Contributing any code to ZF requires signing the CLA, which is an agreement that both you have the right to share any code you supply, and that you will not patent that code. This is to ensure that the frameworks codebase remains business friendly, and free to use for everyone. In fact you have to actually sign a paper, having done this you can just scan and mail or fax it. This is an important step, and none of your code will be used in any official package unless you did this.

The next step will be reading the coding & subversion standards.
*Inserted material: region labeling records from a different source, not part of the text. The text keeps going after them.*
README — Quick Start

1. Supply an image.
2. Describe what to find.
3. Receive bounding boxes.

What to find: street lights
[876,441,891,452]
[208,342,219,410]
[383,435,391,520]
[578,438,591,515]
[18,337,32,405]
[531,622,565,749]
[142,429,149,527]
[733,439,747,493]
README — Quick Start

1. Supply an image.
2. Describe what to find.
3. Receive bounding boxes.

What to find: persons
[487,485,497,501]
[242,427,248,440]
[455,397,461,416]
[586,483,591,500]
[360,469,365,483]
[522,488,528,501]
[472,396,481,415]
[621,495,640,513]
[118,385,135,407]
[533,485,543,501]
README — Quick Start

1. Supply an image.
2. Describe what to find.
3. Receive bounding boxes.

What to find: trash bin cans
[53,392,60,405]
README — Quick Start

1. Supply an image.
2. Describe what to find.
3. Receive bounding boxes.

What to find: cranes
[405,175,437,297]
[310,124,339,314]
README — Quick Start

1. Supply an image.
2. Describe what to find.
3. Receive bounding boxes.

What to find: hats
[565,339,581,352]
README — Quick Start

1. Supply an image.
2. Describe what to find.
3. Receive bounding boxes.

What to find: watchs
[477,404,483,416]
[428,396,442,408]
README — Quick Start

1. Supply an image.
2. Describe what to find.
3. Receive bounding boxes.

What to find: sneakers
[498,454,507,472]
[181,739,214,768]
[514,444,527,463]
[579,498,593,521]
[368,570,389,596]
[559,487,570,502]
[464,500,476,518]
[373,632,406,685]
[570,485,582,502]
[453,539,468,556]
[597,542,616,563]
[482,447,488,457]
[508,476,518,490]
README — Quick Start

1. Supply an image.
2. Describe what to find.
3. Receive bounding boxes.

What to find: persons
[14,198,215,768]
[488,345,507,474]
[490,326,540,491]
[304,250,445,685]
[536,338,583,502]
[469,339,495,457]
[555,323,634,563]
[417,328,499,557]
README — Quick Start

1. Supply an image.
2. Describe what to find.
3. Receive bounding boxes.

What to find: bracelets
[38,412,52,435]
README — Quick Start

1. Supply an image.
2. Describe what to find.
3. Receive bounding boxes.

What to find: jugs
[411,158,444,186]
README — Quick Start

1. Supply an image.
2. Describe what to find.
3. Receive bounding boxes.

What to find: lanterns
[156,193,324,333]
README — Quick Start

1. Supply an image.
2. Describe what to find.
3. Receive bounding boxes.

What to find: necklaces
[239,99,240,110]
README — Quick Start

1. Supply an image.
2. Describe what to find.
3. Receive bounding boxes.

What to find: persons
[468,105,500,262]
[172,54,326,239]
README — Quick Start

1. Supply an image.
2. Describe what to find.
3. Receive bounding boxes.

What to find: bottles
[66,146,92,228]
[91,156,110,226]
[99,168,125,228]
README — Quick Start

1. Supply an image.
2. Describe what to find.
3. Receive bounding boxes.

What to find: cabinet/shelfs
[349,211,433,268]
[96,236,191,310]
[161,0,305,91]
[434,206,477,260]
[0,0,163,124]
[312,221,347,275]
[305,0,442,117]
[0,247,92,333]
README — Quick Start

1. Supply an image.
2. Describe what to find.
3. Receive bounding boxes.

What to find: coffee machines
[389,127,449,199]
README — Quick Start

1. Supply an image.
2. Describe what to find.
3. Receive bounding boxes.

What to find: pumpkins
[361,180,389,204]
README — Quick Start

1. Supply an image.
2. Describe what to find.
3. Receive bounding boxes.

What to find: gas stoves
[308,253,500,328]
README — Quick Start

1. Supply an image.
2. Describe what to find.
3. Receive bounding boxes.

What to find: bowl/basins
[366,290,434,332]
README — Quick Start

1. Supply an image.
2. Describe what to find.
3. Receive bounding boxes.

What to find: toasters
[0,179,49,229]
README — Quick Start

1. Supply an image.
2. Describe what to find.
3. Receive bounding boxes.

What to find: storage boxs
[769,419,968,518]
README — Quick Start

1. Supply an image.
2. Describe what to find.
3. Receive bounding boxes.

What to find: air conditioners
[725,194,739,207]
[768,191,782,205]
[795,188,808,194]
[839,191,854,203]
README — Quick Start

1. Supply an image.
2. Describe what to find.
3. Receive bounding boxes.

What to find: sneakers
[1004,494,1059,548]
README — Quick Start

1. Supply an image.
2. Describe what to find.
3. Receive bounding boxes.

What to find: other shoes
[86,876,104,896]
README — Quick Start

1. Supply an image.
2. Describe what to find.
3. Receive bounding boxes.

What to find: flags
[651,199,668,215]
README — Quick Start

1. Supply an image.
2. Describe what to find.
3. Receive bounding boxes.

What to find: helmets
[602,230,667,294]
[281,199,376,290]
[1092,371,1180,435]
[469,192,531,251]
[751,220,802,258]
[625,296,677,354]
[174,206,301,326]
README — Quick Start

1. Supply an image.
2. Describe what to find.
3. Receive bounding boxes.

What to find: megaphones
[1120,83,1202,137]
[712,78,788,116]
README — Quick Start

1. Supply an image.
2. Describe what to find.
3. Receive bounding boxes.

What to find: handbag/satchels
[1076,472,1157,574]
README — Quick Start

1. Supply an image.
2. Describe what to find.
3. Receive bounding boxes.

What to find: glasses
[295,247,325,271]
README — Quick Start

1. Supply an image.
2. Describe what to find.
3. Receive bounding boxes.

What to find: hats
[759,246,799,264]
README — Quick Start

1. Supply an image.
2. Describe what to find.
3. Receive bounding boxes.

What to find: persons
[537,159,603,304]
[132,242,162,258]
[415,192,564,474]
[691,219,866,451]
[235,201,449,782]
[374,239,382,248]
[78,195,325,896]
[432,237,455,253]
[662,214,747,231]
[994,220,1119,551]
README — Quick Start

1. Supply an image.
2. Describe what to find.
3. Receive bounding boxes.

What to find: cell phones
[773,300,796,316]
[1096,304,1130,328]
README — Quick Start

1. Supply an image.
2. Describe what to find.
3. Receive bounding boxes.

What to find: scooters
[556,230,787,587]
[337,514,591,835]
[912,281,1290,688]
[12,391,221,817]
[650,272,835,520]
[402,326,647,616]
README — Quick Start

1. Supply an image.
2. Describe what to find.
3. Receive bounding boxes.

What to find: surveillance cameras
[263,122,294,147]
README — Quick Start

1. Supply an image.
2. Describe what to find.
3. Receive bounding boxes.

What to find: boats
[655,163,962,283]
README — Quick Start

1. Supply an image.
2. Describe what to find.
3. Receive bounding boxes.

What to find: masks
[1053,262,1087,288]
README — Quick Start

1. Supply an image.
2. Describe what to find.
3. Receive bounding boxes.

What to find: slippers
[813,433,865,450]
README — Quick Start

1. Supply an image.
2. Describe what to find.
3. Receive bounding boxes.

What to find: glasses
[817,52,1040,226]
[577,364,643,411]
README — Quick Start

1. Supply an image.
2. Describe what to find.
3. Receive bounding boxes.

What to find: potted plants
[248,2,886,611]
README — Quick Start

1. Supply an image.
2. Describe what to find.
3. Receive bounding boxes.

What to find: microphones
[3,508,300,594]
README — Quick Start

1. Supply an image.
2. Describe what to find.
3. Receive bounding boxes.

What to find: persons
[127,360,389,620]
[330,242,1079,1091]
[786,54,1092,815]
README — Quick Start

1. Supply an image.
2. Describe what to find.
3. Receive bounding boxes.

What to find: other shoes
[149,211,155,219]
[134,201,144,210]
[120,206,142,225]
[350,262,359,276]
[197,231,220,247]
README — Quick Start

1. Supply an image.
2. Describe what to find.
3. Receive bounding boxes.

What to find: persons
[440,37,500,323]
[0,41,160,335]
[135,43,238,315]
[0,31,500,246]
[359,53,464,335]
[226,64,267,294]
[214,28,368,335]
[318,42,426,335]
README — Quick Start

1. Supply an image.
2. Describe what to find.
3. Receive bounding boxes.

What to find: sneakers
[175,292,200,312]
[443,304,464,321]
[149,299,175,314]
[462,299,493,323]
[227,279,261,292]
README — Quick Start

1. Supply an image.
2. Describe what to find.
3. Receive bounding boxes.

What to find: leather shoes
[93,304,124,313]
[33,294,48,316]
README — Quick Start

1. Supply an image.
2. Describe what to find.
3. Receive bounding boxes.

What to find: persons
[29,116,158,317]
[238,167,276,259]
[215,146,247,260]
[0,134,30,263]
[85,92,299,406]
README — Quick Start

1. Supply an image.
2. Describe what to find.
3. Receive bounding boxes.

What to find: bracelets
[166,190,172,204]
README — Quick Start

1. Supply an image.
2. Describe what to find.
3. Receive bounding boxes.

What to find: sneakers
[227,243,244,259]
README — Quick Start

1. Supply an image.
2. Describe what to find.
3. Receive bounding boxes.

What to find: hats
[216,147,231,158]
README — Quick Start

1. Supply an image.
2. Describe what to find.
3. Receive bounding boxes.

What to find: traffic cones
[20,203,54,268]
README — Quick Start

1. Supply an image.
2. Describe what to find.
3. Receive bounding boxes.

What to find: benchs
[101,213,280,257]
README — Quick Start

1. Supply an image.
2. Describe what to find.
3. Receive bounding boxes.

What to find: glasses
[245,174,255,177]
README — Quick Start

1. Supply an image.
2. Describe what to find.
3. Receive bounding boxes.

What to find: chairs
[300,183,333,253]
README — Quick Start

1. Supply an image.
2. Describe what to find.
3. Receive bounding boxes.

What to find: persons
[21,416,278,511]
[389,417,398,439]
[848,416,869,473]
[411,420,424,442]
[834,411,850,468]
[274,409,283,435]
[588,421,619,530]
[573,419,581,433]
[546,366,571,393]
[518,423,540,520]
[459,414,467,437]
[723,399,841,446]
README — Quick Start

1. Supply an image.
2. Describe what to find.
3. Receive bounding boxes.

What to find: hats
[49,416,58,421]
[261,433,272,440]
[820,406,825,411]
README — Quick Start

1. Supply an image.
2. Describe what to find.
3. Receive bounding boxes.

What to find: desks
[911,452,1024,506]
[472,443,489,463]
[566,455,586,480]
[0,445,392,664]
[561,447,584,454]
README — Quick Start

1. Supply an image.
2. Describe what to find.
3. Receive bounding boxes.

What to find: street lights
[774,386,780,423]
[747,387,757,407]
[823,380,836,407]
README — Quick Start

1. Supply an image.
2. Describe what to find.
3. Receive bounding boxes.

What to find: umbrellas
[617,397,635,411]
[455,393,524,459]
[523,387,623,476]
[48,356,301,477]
If you already had a look at actual ZF components code you should be familiar with the standards. Once you took a short insight (you probably wont be able to just remember all of this at once), you can check out the official SVN repository. Notice, that you, even having signed the CLA and being confirmed, do not have commit rights. So you might now ask yourself how to contribute then? All magic is taking place in the bugtracker, ZF's official Jira. All bug tickets, additions and improvements are filed as tickets here. So if you find a bug, report it here, and soon there will be a discussion in the comments section of a ticket.

Mostly all of these people, being listed by their reallife names, are also to be found on different names in the support channel, so feel free to ask them any ticket-related stuff.

The code itself will be submitted as a patch file (svn diff > patchFile), and uploaded in the Jira-Ticket. This might also be done by people who do have commit rights, but one might not be sure how to fix a problem, or any question might be left. This method of code management then leaves it to the original package developer to decide whether a change should be made or it should be thought over again (might have side effects on other packages and so on).

The last yet very important point is unit tests. ZF makes heavy use of them and so should you. The best you can do is report bugs as failing tests with a short description, fix them with the code diff and then deliver them with working tests.

... in closing

As you might now see, once the problems and the contaminated areas are visible, you can pull out your armory and kill the bugs within minutes. The contribution of new packages for the ZF are made in the Wiki, filed as proposals that later get discussed by the community review team, but I might do another article about that one as its a not so trivial workflow. Whenever you fix a bug or deliver an improvement you will be listed on the official Jiras Overview page of top contributors. Can you make it to the top? ZFs bug hunting days are the place for many contributors to join the battle on a shirt, but you might also see that being an active contributor on an open source project might be a good point of interest on your CV.

Having run out of things to say, I want to call all the devs out there to give it a try. A short quote of Ben Scholzen (ZF Core developer): "I code whenever I feel like it": In closing, remember that neither having an account on JIRA nor Signing the CLA ties you in to any minimum commitment, and you can do as much or as little as you are comfortable with. Just pick the level which feels right for you.